Spatial data with pictures

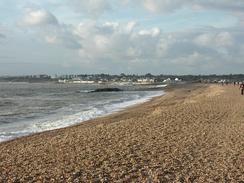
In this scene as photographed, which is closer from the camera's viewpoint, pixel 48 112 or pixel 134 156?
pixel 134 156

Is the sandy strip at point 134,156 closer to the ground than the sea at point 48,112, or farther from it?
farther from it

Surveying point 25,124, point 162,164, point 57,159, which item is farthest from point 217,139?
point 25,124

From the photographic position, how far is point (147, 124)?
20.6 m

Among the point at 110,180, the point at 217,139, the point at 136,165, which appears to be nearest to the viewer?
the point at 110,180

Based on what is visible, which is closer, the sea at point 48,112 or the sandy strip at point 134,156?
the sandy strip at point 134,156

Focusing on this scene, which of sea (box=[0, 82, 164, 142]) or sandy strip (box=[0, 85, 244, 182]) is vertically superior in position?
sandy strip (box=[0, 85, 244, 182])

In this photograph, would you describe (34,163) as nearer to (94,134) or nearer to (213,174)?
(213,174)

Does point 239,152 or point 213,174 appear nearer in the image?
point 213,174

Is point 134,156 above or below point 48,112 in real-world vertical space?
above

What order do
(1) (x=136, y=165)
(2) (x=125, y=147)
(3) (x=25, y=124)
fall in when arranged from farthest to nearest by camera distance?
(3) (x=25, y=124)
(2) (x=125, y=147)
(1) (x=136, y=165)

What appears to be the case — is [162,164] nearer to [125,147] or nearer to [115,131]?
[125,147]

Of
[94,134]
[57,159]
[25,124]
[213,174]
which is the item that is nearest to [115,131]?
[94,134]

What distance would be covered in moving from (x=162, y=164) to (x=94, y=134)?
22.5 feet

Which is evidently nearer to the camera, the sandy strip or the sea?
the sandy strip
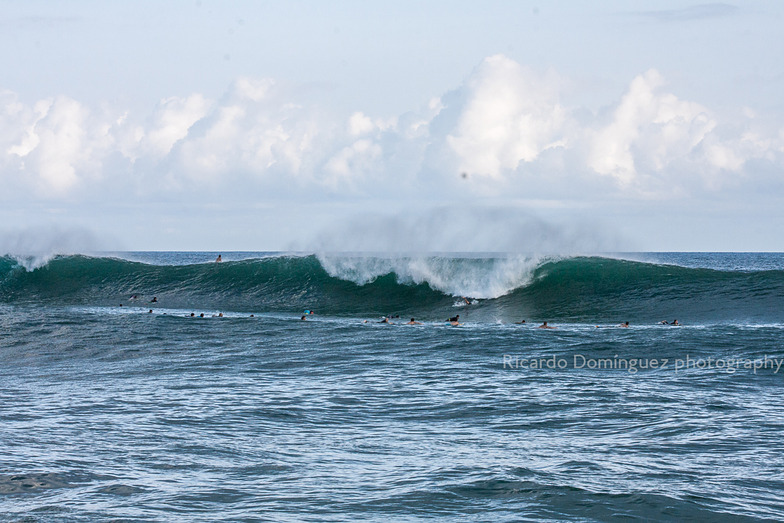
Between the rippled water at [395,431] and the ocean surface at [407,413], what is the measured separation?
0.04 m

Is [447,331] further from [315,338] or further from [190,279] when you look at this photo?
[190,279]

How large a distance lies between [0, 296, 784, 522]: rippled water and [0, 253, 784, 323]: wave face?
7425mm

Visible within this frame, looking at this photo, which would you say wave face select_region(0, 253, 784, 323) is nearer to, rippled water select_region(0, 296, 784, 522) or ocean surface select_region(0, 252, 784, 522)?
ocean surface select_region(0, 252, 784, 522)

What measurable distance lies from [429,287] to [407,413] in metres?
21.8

--

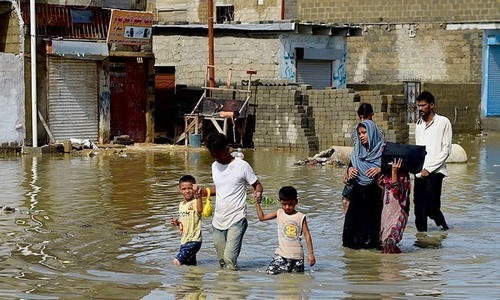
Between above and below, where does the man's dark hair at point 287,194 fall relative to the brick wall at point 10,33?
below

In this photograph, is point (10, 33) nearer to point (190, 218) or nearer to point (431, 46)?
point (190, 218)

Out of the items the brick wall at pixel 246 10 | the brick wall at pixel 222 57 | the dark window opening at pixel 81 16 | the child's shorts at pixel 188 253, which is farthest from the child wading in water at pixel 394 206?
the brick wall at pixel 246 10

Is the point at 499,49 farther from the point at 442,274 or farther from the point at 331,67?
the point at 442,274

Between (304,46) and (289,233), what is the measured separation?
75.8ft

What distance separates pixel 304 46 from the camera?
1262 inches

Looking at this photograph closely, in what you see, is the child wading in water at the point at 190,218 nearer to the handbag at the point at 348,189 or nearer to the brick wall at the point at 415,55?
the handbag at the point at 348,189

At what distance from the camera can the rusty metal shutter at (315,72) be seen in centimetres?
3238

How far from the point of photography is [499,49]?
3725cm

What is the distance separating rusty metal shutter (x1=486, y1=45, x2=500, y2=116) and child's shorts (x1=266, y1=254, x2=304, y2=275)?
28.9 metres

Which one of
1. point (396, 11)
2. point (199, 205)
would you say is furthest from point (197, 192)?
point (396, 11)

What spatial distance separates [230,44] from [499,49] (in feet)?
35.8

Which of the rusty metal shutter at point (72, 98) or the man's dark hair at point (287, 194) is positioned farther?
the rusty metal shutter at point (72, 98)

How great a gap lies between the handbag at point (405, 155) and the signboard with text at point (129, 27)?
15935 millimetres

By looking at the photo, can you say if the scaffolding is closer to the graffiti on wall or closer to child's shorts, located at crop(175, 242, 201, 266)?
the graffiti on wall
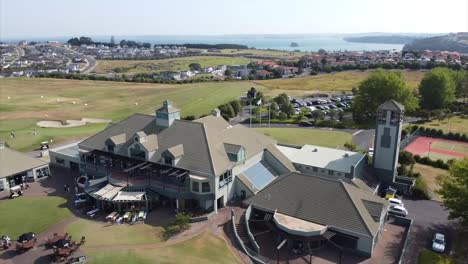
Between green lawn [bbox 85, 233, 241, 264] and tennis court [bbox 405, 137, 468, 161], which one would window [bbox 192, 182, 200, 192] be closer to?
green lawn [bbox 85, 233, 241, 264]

...

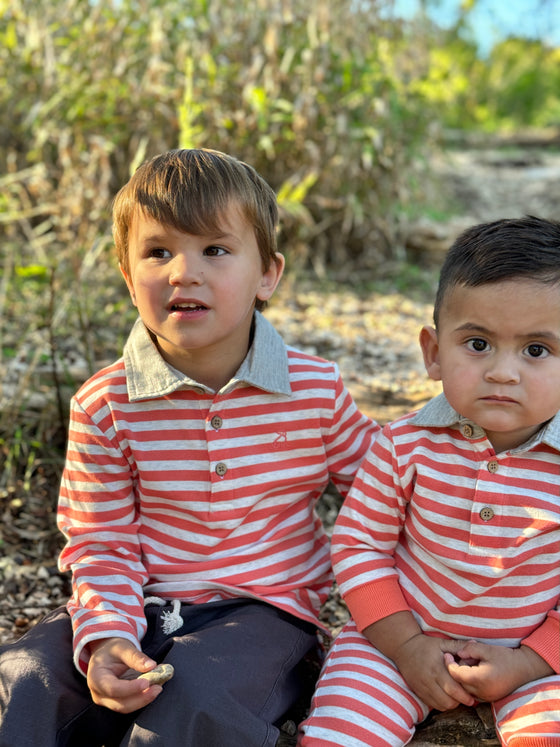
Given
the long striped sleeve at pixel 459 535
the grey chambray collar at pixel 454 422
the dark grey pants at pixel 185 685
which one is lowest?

[GIVEN TASK] How many lines in the entries above contain the string "surface", matching case? Give only the number.

[EXERCISE SOLUTION] 3